What this tool is for
Use If-Then planning to turn one recurring problem into one specific and repeatable response.
The core structure
If-Then is useful when a goal is clear but execution is inconsistent.
Use this exact sentence structure:
If [situation occurs], then I will [specific action] and then [next safeguard].
Keep each plan under one minute to execute. That keeps it realistic in the middle of pressure.
Where this method works well
It works best for:
- routines that get delayed by friction
- conversations that get avoided
- decision loops where you stall
- recovery habits that should happen in low effort form
It is less suitable when the issue is high emotional intensity, unsafe conflict, or untreated distress.

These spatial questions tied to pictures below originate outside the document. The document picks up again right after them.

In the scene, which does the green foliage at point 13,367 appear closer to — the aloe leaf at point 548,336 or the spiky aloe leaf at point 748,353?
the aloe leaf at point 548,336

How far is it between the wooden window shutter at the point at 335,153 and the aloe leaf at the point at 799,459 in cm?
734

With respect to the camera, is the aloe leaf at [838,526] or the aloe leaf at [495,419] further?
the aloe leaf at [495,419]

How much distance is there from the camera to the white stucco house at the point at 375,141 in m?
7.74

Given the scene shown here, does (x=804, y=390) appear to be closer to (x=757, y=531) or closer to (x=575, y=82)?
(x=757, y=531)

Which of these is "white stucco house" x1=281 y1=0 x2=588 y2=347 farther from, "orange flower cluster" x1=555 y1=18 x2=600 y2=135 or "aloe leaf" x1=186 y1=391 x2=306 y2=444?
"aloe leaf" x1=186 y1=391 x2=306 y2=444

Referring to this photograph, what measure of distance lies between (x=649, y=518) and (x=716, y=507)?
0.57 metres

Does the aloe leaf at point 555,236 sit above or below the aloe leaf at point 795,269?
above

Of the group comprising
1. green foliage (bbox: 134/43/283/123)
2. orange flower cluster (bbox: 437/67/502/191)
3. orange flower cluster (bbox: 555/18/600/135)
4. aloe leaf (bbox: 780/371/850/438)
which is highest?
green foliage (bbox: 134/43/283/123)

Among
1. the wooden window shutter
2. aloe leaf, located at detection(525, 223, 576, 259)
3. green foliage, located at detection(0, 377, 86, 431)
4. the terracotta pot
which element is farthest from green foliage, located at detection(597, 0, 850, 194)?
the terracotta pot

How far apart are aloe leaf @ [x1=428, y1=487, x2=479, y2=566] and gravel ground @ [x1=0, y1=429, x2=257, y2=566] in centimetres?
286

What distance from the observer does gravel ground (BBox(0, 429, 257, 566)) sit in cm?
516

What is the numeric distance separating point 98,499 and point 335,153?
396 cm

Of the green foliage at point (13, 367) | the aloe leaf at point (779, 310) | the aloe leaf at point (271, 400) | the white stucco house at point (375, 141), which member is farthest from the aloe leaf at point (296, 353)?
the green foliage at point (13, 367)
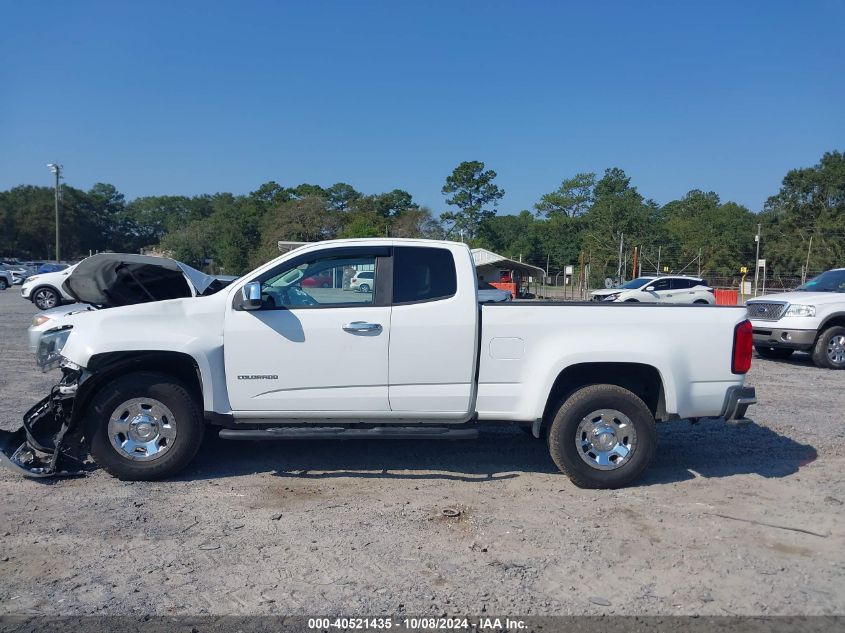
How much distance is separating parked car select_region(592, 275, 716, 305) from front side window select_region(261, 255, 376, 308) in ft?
74.6

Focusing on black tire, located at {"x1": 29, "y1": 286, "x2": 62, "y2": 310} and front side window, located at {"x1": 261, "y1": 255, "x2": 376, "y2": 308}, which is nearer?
front side window, located at {"x1": 261, "y1": 255, "x2": 376, "y2": 308}

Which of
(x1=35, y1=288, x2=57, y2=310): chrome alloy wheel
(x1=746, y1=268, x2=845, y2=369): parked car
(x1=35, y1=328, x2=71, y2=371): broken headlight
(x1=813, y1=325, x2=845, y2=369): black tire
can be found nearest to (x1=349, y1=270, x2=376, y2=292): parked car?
(x1=35, y1=328, x2=71, y2=371): broken headlight

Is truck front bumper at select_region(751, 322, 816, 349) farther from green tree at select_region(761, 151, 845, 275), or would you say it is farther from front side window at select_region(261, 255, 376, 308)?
green tree at select_region(761, 151, 845, 275)

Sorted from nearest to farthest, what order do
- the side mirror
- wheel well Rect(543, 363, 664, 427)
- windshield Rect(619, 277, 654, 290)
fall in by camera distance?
the side mirror, wheel well Rect(543, 363, 664, 427), windshield Rect(619, 277, 654, 290)

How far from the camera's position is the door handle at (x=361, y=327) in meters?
5.24

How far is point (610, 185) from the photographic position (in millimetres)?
93062

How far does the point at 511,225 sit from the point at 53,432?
320 ft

How to build one plan in 5 minutes
- Choose one context
- Choose one observable cue
- Choose one action with fixed start and end
- Choose one fallback if conditions fail
Example 1:
If I start a workday with anxiety, then I will write one task and one risk note for 5 minutes, then close with a 3 minute reset and continue only if task remains clear.
Example 2:
If I feel the urge to scroll for 20 minutes, then I will stand up, set a 5 minute timer, and choose one small task from my plan.

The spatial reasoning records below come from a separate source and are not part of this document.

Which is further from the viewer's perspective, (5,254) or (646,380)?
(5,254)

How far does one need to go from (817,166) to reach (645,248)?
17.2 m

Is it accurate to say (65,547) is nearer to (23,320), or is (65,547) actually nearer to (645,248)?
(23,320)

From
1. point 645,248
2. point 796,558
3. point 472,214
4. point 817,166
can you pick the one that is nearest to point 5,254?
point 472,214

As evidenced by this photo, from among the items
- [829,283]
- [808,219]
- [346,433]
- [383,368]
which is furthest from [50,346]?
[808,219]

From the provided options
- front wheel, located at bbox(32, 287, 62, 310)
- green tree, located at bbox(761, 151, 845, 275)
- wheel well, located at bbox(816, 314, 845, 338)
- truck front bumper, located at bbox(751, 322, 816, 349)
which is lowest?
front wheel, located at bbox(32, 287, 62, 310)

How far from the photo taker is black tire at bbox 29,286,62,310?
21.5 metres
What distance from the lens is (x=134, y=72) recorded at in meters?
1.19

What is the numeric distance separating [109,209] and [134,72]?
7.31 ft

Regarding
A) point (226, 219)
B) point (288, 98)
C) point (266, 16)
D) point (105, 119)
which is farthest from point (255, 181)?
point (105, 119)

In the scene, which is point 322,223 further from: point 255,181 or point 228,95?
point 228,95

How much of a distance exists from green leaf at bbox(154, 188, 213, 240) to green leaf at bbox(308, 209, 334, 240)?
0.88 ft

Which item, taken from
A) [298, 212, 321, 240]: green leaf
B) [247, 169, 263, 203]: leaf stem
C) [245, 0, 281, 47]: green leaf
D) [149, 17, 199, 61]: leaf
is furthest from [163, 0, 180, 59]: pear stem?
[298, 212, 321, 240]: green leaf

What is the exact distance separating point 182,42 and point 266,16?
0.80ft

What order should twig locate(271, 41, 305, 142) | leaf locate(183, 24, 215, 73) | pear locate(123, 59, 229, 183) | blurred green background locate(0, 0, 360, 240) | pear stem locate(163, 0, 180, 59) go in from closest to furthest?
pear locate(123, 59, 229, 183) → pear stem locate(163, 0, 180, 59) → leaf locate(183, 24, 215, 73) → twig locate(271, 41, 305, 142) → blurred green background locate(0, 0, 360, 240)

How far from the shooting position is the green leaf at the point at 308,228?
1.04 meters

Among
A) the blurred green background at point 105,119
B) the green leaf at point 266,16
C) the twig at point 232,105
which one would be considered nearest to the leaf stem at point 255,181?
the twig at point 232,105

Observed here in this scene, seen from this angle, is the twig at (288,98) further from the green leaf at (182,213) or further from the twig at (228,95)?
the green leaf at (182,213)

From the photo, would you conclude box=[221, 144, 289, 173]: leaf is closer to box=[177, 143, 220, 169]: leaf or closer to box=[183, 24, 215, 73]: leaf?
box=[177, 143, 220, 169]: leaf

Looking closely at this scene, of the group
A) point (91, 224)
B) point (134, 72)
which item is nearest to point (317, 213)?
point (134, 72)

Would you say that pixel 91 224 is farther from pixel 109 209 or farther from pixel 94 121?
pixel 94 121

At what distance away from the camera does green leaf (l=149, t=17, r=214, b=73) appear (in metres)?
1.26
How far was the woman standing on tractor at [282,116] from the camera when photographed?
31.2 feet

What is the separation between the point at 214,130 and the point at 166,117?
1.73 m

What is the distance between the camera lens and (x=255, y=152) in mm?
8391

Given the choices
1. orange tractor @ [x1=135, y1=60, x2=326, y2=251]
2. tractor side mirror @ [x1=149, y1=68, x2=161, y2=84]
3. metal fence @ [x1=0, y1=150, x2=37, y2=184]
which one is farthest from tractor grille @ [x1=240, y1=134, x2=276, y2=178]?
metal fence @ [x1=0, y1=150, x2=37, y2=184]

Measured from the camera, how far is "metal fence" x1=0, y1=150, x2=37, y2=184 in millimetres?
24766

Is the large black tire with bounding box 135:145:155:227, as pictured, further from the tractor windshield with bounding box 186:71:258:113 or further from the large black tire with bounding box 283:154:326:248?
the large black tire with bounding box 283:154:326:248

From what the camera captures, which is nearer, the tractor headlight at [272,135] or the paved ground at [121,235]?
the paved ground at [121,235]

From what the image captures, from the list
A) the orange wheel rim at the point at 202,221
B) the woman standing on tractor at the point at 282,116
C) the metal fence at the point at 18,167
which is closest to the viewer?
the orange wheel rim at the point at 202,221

Build for repeatability, not perfection
Use this filter before saving a plan:
- Is the cue concrete?
- Is the action physically possible where you are?

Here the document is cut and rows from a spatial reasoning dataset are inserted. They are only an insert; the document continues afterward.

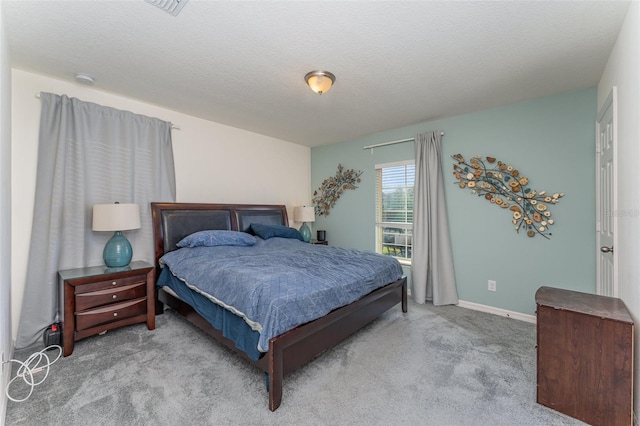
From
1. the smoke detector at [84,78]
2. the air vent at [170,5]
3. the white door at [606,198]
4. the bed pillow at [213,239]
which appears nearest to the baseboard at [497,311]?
the white door at [606,198]

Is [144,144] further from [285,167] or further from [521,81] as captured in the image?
[521,81]

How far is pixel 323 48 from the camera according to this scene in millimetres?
2029

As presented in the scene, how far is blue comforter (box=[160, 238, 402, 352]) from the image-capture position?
177 cm

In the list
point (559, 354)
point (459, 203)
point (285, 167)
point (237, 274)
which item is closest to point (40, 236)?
point (237, 274)

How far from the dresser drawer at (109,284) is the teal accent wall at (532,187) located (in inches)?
131

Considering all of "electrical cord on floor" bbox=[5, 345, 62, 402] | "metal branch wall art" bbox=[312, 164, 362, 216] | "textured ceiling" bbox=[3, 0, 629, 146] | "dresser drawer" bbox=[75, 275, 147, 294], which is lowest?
"electrical cord on floor" bbox=[5, 345, 62, 402]

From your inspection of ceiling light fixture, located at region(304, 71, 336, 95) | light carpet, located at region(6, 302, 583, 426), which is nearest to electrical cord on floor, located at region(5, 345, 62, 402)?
light carpet, located at region(6, 302, 583, 426)

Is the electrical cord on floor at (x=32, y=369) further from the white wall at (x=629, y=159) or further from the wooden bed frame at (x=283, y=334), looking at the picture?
the white wall at (x=629, y=159)

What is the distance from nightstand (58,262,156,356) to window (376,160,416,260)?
3.14 metres

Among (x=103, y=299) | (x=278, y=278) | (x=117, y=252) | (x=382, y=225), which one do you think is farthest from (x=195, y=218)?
(x=382, y=225)

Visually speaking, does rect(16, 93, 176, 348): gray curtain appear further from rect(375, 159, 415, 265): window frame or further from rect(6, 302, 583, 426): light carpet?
rect(375, 159, 415, 265): window frame

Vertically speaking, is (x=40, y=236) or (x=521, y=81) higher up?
(x=521, y=81)

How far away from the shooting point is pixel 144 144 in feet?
10.2

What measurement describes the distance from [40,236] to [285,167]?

- Can the action be started without other approvals?
- Is the fallback humane and not shaming?
If any answer is no, rewrite.
Weekly review template
Use three columns:
- Cue encountered
- Action taken
- Outcome and feeling
Then remove plans that were too weak and keep only those that reduced friction or reduced confusion.
Safety limits
Stop using this tool if it creates:
- compulsive perfection
- avoidance of direct support
- conflict escalation
- rigid self-blame after misses
If you are in a high stress window, reduce to one plan only and add a recovery check. The point is to restore control, not increase it.
Misuses to avoid
- Writing vague cues such as "when I feel bad."
- Creating too many plans at once.
- Reviewing only success and hiding misses.
- Turning one failed step into a self-identity statement.
A quick launch challenge
Before tomorrow:
- Write one If-Then plan only for your highest friction routine.
- Run it once when the cue appears.
- Record three outcomes: did it happen, what changed, and what to simplify.
If it worked partly, keep it and simplify further. If it did not, rewrite the cue, not your effort level.